Hao T. N. Huynh, Long S. T. Nguyen, Nam H. Nguyen, Hoang M. Nguyen, Tho T. Quan

Main Article Content

Abstract

Vietnamese spelling correction is challenging due to the language’s rich diacritic system, syllable-based tokenization, and the frequent presence of strict entities in administrative and
legal texts. While sequence-to-sequence models achieve strong correction accuracy, they are prone
to over-correction and unintended rewriting under domain shift, which limits their reliability in highstakes applications. In this paper, we propose a deployment-oriented two-stage Vietnamese spelling
correction pipeline.
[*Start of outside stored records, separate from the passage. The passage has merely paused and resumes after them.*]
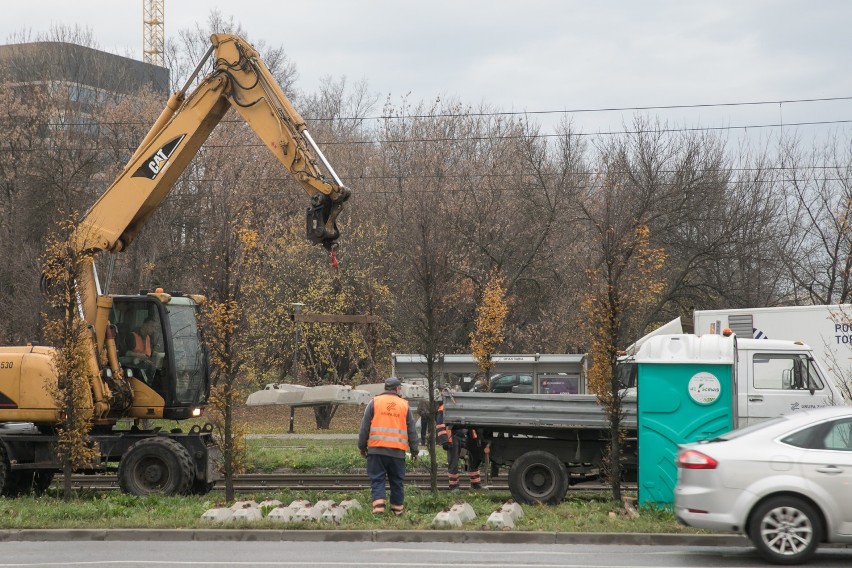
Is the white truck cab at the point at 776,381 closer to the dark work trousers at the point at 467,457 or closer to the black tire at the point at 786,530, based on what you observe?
the dark work trousers at the point at 467,457

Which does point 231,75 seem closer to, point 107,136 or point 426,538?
point 426,538

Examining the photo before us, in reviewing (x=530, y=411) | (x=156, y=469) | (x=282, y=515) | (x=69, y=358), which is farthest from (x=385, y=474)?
(x=69, y=358)

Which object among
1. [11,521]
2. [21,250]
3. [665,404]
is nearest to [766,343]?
[665,404]

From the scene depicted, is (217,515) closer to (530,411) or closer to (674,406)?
(530,411)

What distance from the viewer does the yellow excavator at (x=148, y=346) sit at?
1662 cm

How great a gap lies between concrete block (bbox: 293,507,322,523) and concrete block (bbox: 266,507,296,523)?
0.06 m

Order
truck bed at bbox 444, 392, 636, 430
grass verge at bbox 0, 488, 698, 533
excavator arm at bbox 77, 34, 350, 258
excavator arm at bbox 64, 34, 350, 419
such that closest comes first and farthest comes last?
grass verge at bbox 0, 488, 698, 533 < truck bed at bbox 444, 392, 636, 430 < excavator arm at bbox 64, 34, 350, 419 < excavator arm at bbox 77, 34, 350, 258

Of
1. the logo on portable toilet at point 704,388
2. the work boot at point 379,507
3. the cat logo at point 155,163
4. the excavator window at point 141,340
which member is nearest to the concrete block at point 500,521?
the work boot at point 379,507

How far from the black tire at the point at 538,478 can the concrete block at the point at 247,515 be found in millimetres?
4275

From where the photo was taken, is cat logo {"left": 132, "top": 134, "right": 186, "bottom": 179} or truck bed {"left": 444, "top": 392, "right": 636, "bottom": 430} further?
cat logo {"left": 132, "top": 134, "right": 186, "bottom": 179}

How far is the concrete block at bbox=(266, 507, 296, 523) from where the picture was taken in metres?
12.9

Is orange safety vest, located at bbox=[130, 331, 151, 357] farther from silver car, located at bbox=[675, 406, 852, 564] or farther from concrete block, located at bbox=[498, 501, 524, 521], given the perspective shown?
silver car, located at bbox=[675, 406, 852, 564]

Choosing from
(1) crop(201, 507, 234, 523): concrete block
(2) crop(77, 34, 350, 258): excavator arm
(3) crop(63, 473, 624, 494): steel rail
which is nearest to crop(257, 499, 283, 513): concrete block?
(1) crop(201, 507, 234, 523): concrete block

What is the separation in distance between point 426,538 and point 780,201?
33255mm
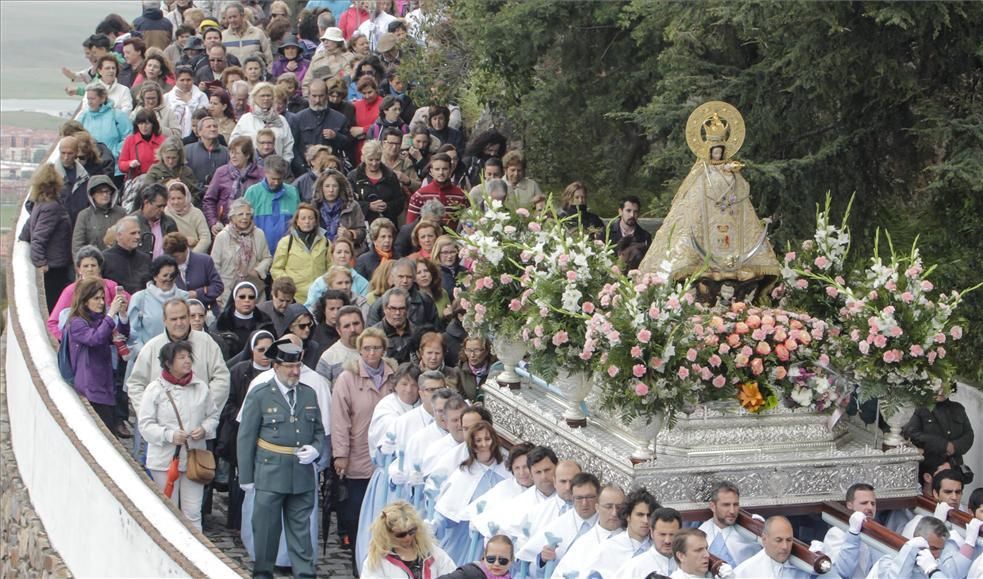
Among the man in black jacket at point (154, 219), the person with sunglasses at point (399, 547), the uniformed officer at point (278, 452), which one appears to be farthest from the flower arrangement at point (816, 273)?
the man in black jacket at point (154, 219)

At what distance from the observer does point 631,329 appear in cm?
Answer: 1176

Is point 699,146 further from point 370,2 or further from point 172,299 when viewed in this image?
point 370,2

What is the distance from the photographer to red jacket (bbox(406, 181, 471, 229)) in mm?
17828

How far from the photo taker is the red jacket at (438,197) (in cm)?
1783

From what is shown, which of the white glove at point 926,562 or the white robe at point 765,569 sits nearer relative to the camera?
the white glove at point 926,562

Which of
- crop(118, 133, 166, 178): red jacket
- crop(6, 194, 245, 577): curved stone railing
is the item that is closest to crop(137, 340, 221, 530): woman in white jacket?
crop(6, 194, 245, 577): curved stone railing

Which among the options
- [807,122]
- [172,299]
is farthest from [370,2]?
[172,299]

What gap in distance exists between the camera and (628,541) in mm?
11070

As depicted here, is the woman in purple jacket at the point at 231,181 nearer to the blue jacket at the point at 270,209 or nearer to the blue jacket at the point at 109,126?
the blue jacket at the point at 270,209

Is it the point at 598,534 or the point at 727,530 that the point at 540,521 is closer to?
the point at 598,534

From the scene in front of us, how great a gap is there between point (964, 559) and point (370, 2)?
1645cm

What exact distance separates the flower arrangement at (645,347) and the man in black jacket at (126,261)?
5078mm

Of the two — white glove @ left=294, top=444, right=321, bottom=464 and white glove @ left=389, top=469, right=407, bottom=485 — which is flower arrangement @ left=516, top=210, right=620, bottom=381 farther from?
white glove @ left=294, top=444, right=321, bottom=464

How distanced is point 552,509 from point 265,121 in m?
8.34
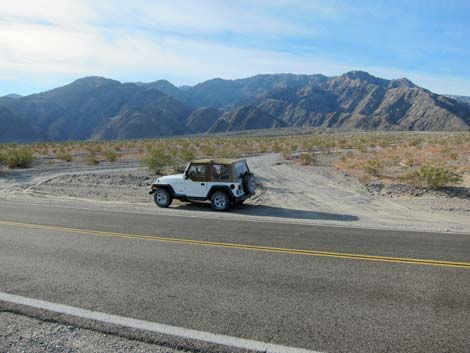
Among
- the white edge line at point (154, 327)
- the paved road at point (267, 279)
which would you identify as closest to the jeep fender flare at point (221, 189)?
the paved road at point (267, 279)

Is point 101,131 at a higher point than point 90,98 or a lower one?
lower

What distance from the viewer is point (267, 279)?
6.59 meters

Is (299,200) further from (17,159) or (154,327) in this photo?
(17,159)

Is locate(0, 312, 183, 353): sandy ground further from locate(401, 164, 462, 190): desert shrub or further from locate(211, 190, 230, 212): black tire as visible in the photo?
locate(401, 164, 462, 190): desert shrub

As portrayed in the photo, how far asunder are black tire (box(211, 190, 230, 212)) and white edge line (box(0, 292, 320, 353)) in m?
8.57

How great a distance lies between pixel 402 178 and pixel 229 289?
15997 millimetres

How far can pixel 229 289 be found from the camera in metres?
6.13

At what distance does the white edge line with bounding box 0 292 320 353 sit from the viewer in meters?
4.44

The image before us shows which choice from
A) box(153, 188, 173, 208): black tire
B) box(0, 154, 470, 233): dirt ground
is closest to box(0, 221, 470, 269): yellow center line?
box(0, 154, 470, 233): dirt ground

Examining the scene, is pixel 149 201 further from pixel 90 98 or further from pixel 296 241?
pixel 90 98

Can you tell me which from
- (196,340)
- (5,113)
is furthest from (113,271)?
(5,113)

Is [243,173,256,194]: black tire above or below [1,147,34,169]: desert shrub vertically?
above

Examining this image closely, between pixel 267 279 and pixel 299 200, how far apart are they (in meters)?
10.8

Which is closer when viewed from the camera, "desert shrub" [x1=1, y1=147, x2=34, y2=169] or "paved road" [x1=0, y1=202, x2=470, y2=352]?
"paved road" [x1=0, y1=202, x2=470, y2=352]
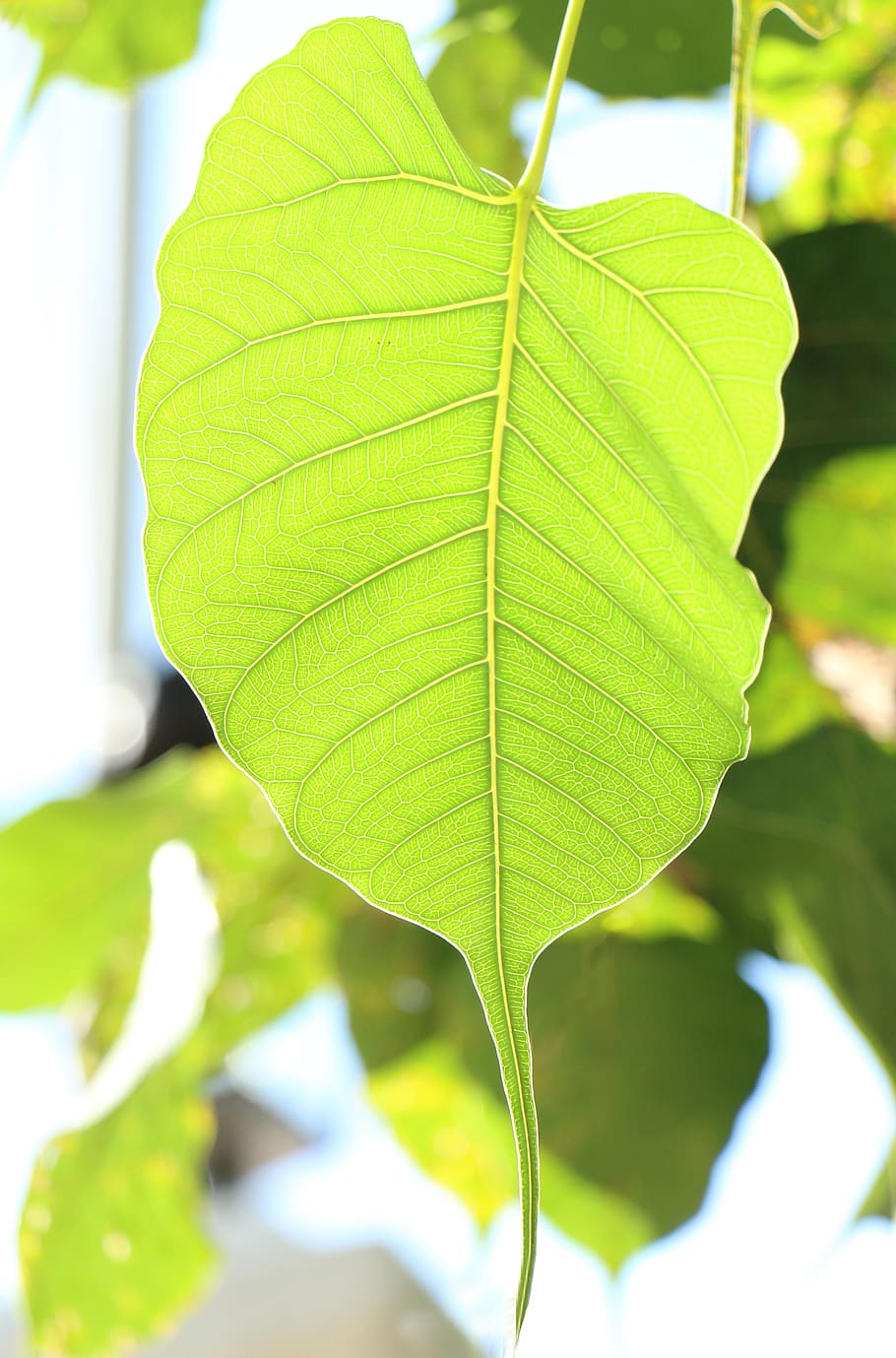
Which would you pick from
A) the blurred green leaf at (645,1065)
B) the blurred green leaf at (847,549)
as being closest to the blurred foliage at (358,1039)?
the blurred green leaf at (645,1065)

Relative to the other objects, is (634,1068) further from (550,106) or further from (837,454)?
(550,106)

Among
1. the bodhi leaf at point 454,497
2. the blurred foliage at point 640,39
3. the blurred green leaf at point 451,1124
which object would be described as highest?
the blurred foliage at point 640,39

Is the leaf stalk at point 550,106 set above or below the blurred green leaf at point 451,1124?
above

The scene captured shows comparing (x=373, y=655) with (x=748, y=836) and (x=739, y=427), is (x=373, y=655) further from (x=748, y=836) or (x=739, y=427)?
(x=748, y=836)

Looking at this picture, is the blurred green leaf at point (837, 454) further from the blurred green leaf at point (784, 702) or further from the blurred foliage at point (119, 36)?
the blurred foliage at point (119, 36)

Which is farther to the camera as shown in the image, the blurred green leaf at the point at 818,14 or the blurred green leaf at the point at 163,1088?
the blurred green leaf at the point at 163,1088

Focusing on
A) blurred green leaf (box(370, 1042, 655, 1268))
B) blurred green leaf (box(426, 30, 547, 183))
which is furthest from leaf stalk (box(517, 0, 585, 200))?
blurred green leaf (box(370, 1042, 655, 1268))

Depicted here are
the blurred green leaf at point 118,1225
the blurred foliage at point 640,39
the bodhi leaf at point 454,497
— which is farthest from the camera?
the blurred green leaf at point 118,1225

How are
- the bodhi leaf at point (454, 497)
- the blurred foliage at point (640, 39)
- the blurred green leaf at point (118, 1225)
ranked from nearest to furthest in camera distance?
the bodhi leaf at point (454, 497)
the blurred foliage at point (640, 39)
the blurred green leaf at point (118, 1225)
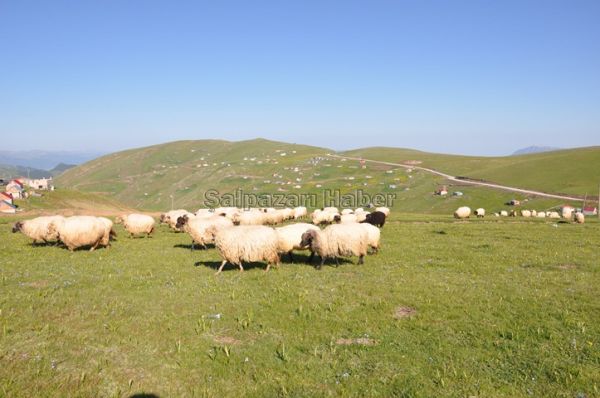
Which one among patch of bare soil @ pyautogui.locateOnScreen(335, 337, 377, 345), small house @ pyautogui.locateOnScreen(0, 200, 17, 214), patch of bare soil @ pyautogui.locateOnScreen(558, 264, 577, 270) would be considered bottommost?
small house @ pyautogui.locateOnScreen(0, 200, 17, 214)

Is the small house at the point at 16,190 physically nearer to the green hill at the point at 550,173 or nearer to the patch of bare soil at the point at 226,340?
the patch of bare soil at the point at 226,340

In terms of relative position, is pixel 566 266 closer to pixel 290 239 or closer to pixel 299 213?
pixel 290 239

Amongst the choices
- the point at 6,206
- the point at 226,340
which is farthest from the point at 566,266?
the point at 6,206

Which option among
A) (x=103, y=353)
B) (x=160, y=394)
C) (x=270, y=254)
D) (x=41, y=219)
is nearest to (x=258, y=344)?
(x=160, y=394)

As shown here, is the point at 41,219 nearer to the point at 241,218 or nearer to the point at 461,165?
the point at 241,218

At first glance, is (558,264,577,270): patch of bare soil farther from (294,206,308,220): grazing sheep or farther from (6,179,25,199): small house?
(6,179,25,199): small house

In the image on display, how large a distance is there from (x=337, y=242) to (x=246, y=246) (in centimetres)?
504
The first stage performs text normalization and conservative error detection using
Underthesea, combined with entity masking to preserve rigid identifiers and formatting. The second
stage applies context-aware correction with a BARTpho sequence-to-sequence model, followed by
detector-guided post-processing and iterative masked refinement to control unnecessary edits. To
support realistic evaluation, we construct a hybrid dataset that mixes synthetic spelling noise with
real-world errors collected from administrative documents. Experiments against strong multilingual
and Vietnamese-specific baselines show that the proposed pipeline achieves high correction accuracy while significantly reducing over-correction. Beyond standard end-to-end metrics, we introduce
detection-oriented analyses that explicitly quantify correction behavior at flagged positions, providing clearer evidence of practical safety for real-world deployment.
Keywords: Vietnamese spelling correction, controlled text editing, sequence-to-sequence models,
Underthesea, BARTpho, administrative text